December 21, 2012

Washington Post: The Trouble with the Fair Tax

media mention

Original Post

August 24, 2011

By Dylan Matthews

Greg Sargent has been doing some great reporting on Rick Perry’s walk-back on his past support for repealing the 16th amendment, which enables the federal governments to levy income taxes, and enacted the “Fair Tax” proposal for a national sales tax. The fair tax plan has been around for a while now, and it got a boost during the last presidential cycle when Mike Huckabee embraced it, and Herman Cain is touting it this time around. The proposal claims it would replace almost every federal tax, including payroll, personal and corporate income, and estate taxes, with a 23 percent national sales tax.

The first problem is with that number. The actual proposal could impose a tax of 30 percent of the cost of a given purchase. Advocates for the fair tax claim that this amounts to a 23 percent tax, because if one is purchasing an item that lists for $1, the total cost will be $1.30, and 30 cents divided by $1.30 is a little over 23 percent. So if one uses the same terminology that is commonly used in discussing state and local sales taxes, the fair tax is actually a 30 percent national sales tax.

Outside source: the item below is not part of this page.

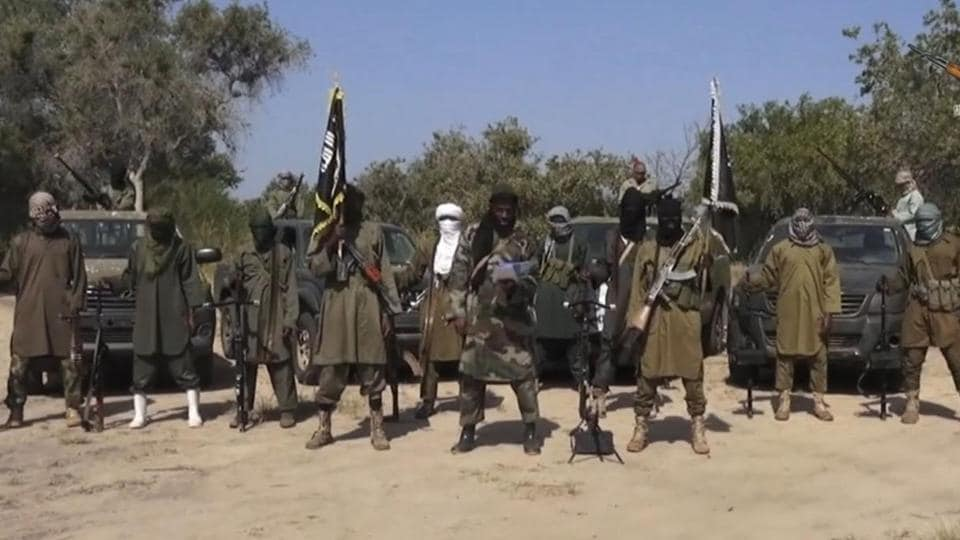 Abubakar Shekau, centre, the leader of Nigeria's Islamic extremist group, surrounded by his fighters on Oct. 31, 2014.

But even a 30 percent national sales tax probably won’t raise as much revenue as the taxes the fair tax replaces. The Institute on Taxation and Economic Policy estimates that the rate would have to be between 45 to 53 percent to raise as much as the income taxes, payroll tax, estate tax and so forth. What’s more, ITEP found that the change would be highly regressive, despite the fair tax’s inclusion of a lump-sum payment to all households, which is meant to cover the cost of taxes on basic goods such as rent or food. ITEP found that the bottom 80 percent of earners would pay an average of $3,200 more in taxes, or a 51 percent bump. The top 1 percent would see an average tax cut of $225,000. Of course, Rick Perry has called for higher taxes on poor and middle-income Americans, and wrote in his book (page 183) that he supports a fair tax because it “provides only the modest revenue needed to perform the basic constitutional functions of the federal government.” So the fair tax’s low revenues and regressivity could be features, not bugs, for him.

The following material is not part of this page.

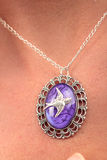 Silver Necklace bird purple gem Royalty Free Stock Photo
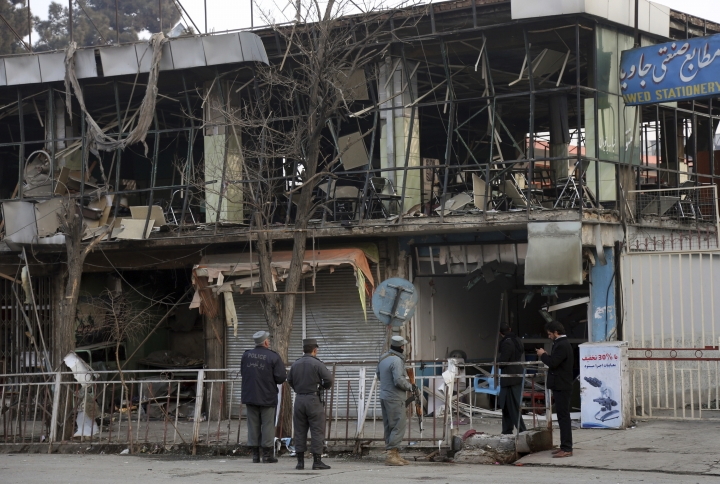 """Members of Afghan security forces stand guard at the site of Saturday's suicide attack in Kabul, Afghanistan, Sunday, Jan. 28, 2018. U.S. President Donald Trump is condemning """"the despicable car bombing attack"""" in the Afghan capital of Kabul. (AP Photo/Rahmat Gul)"""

The tax also has enforcement issues. Many difficult-to-tax items that traditional sales taxes exclude would be subject to the fair tax, including rent, health care and even government spending. So when the Pentagon buys a tank, it will pay sales tax to the federal government, which will then be used, in part, to pay for the Pentagon’s tanks. What’s more, the potential for tax evasion is high. William Gale, a tax expert at the Brookings Institution, estimates that, if current income tax evasion rates hold, the fair tax would lose 20 percent of its tax base, forcing rates even higher than ITEP’s 45 to 53 percent range. However, Gale notes that evasion is likely to be much higher than it is for the income tax, because the sales tax depends on honest collection by businesses, and cannot use withholding to ensure compliance.

“Other countries have attempted to implement some variant of a national retail sales tax with little success on the enforcement front when rates climb to more than 10 percent,” Gale notes. And any plausible fair tax rate will be several times that cutoff.

So the fair tax will cut revenue and increase the deficit, make the tax code more regressive, and could be very difficult to enforce. If Rick Perry really is revoking his support for it, good for him.